→ Page extract
*****
Anti-glare or anti-reflective lens coatings and blue cut lenses are helpful for reducing two of the most common causes of eyestrain. Depending on when you wear glasses, you may prefer lenses that reduce the amount of reflected light that reaches your eyes or lenses that have coatings or substrates that filter out a significant amount of blue light. Here are three essential distinctions between anti-glare lenses and anti blue light glasses.
1. Anti-Glare or Anti-Reflective Lenses Improve Clarity
Anti-reflective lens coating is intended to prevent back-glare, which occurs when light strikes the back of glasses lenses and is reflected into your eyes. Anti-glare lenses work by equalizing the intensity of light that is reflected from the inner and outer surfaces of the film by producing destructive interference. This hard, thin film has a thickness of about a quarter of the wavelength of light and an index of refraction between air and glass.
Lens coatings that are designed to reduce glare or reflection permit the full spectrum of visible light to pass through, including blue light. Lenses with this type of coating are designed primarily to improve clarity of vision that could otherwise be diminished by glare, which is most useful for reducing eye strain and enhancing vision. Glasses with anti-reflective lens coatings may be ideal for several activities, from screen use to night driving.
2. Blue Cut Lenses Block Blue Light
Blue cut lenses are designed to absorb anywhere from 10% to over 90% of blue light. Blue light is visible light with high energy in the range of 380 nanometers to 495 nanometers. This type of lens is designed to allow some blue light to pass through to prevent color distortion. The amount of color distortion may increase with lenses that are designed to block more than 50% or 60% of blue light from passing through to your eyes.
*****
→ Data extract
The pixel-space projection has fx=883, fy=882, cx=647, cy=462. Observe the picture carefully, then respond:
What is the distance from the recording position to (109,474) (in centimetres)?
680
*****
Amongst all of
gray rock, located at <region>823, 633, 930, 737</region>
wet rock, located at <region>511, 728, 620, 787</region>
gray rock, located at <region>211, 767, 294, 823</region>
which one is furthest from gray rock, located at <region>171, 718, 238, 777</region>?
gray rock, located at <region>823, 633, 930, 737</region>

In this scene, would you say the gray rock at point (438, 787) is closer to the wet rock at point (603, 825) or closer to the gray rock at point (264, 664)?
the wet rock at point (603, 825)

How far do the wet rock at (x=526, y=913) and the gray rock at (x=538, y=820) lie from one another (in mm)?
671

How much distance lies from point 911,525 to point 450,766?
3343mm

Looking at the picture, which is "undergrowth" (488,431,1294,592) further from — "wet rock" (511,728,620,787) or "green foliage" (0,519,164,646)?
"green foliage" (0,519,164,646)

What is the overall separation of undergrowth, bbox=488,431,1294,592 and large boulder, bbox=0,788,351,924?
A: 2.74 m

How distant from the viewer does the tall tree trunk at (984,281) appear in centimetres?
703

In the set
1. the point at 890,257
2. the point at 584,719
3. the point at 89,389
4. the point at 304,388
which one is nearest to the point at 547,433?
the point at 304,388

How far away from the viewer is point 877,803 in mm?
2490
*****
→ Tasks for this exercise
**a.** In the passage on anti-glare and blue cut lenses, what wavelength range is given for blue light?
**b.** Write the next part of the passage on anti-glare and blue cut lenses, picking up after its last sentence.

→ Results for each task
**a.** 380 nanometers to 495 nanometers

**b.**
Anti blue light glasses can immediately reduce symptoms of digital eye strain, especially when working at night. Over time, wearing blue blockers while working on digital devices may help to normalize your circadian rhythm and risk of macular degeneration.
3. Lenses May Be Coated or Infused
Anti-reflective lenses almost always have a hard coating on both sides of the lens. This coating is most necessary for lens materials that have a high index of refraction, as these lenses reflect more light than plastic lenses.
Blue cut lenses may feature layered substrates or blue light blocking coatings, depending on the brand. Some blue light-blocking lenses are infused with melanin, which filters out up to 98% of blue light. Progressive glasses made with this substance, which naturally occurs in skin, may have a brownish-yellow tint.
Depending on whether optic clarity or color accuracy is the deciding factor, you may prefer to order glasses with either anti-glare or blue cut lenses. Choose lenses with an anti-reflective coating if you want to see more clearly and reduce eye strain. If blocking more of the blue light that emanates from backlit digital devices is your top priority, anti blue light glasses are the best choice.